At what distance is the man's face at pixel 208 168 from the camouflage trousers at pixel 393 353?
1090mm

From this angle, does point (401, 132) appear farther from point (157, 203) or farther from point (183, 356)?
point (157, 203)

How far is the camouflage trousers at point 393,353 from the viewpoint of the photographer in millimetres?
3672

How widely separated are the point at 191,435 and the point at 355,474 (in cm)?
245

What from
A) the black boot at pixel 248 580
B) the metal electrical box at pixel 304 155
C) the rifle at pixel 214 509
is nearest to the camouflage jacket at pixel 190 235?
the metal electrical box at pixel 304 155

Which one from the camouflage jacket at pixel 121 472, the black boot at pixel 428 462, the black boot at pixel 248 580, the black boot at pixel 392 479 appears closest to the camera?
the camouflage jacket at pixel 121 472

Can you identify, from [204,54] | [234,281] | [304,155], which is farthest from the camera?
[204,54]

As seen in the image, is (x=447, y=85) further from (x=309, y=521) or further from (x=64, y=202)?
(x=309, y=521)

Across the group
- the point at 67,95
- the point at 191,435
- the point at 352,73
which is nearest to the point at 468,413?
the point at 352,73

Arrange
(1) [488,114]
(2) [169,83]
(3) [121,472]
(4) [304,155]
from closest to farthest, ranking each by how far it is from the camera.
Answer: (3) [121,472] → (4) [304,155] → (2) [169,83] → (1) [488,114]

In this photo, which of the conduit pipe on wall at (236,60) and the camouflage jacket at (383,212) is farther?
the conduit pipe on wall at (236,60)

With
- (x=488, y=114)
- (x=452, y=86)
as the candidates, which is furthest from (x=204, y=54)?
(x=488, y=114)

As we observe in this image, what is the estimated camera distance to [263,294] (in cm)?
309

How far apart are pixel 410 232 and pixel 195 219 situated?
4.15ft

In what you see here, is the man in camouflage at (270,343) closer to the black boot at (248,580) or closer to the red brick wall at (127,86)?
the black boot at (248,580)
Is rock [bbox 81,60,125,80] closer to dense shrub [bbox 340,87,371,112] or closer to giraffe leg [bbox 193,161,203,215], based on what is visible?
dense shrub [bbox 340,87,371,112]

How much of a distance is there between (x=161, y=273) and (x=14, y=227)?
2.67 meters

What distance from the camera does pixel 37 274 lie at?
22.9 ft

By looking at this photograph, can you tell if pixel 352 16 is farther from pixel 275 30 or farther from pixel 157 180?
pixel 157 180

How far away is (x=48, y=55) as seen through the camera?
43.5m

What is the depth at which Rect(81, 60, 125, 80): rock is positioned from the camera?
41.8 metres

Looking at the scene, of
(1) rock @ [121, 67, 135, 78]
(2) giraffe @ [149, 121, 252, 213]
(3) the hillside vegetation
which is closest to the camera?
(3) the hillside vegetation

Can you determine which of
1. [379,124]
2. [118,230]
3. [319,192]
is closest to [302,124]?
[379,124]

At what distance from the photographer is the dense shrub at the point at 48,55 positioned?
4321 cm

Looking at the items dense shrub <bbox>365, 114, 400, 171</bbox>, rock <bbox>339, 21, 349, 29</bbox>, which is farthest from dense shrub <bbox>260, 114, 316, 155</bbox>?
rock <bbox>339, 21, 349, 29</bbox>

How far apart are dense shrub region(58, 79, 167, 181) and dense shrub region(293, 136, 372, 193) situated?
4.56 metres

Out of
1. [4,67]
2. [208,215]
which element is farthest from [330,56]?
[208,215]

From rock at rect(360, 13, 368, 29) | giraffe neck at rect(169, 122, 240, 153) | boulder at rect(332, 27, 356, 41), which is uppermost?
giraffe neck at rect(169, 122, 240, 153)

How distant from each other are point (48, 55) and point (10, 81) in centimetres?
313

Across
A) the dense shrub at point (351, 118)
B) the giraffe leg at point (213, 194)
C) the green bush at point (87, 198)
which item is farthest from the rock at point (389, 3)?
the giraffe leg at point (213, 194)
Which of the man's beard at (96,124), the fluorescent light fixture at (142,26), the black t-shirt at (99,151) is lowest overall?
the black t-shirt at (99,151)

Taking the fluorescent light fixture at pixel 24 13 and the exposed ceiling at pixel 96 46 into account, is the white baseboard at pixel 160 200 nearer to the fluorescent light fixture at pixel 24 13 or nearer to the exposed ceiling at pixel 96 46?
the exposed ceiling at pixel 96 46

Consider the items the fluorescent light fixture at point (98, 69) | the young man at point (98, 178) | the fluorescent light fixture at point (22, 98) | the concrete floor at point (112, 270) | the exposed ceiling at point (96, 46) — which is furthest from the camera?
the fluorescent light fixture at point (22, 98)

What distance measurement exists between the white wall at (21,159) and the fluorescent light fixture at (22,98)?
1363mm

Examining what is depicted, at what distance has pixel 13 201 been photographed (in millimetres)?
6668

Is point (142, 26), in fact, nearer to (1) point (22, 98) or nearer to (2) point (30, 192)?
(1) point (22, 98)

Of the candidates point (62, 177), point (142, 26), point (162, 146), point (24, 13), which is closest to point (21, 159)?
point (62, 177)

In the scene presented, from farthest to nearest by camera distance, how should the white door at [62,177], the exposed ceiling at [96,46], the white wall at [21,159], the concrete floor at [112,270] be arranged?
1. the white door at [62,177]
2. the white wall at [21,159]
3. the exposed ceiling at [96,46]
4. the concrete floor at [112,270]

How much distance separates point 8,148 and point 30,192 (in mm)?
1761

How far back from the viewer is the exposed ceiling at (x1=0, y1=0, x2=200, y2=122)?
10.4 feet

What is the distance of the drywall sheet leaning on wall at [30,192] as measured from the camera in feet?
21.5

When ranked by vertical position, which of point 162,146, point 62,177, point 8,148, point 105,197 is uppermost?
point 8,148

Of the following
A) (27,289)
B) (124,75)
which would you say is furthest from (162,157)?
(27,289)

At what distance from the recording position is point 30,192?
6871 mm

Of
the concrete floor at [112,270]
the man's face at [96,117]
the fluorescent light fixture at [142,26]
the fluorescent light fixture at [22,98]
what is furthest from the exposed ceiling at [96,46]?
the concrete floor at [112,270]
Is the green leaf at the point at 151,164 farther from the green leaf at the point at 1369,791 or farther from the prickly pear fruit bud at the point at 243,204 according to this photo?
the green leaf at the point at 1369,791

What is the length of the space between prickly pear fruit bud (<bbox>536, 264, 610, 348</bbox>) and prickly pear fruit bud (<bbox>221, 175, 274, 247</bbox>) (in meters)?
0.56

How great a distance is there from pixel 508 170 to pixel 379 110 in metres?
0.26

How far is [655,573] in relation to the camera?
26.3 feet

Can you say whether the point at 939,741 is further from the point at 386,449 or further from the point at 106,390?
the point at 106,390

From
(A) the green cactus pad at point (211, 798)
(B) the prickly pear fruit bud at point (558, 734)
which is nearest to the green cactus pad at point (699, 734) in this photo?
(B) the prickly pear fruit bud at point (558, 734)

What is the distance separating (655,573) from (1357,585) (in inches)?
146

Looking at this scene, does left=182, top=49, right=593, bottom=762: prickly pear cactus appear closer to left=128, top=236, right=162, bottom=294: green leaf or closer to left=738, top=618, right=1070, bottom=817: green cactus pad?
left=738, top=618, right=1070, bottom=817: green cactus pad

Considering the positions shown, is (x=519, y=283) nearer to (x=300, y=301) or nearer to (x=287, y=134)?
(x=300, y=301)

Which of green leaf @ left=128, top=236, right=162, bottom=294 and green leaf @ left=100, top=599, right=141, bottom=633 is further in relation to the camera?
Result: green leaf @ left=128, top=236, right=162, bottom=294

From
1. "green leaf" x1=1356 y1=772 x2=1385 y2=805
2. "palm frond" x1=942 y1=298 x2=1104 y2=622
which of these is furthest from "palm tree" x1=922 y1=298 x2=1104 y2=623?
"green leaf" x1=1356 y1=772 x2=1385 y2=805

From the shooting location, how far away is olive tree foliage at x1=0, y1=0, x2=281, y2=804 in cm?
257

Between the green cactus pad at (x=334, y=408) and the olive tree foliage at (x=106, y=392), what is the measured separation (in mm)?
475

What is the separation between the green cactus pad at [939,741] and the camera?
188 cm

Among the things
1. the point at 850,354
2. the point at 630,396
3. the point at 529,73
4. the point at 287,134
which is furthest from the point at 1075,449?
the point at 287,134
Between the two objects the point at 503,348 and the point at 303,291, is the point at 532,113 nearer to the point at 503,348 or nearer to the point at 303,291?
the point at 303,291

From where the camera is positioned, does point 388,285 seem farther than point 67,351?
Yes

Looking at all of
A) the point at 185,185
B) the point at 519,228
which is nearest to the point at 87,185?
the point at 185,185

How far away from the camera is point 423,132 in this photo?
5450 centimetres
──────────
- Exercise prompt -
Please copy out the lines from the one containing "Looking at the scene, of" through the one containing "4.56 metres", including both of those lines.

- Exercise output -
Looking at the scene, of
(1) rock @ [121, 67, 135, 78]
(2) giraffe @ [149, 121, 252, 213]
(3) the hillside vegetation
which is closest to the camera?
(3) the hillside vegetation

Can you determine which of
1. [379,124]
2. [118,230]
3. [319,192]
is closest to [302,124]?
[379,124]

At what distance from the photographer is the dense shrub at the point at 48,55 positioned?
4321 cm

Looking at the items dense shrub <bbox>365, 114, 400, 171</bbox>, rock <bbox>339, 21, 349, 29</bbox>, which is farthest from dense shrub <bbox>260, 114, 316, 155</bbox>?
rock <bbox>339, 21, 349, 29</bbox>

How far apart are dense shrub region(58, 79, 167, 181) and dense shrub region(293, 136, 372, 193) situated?
4.56 metres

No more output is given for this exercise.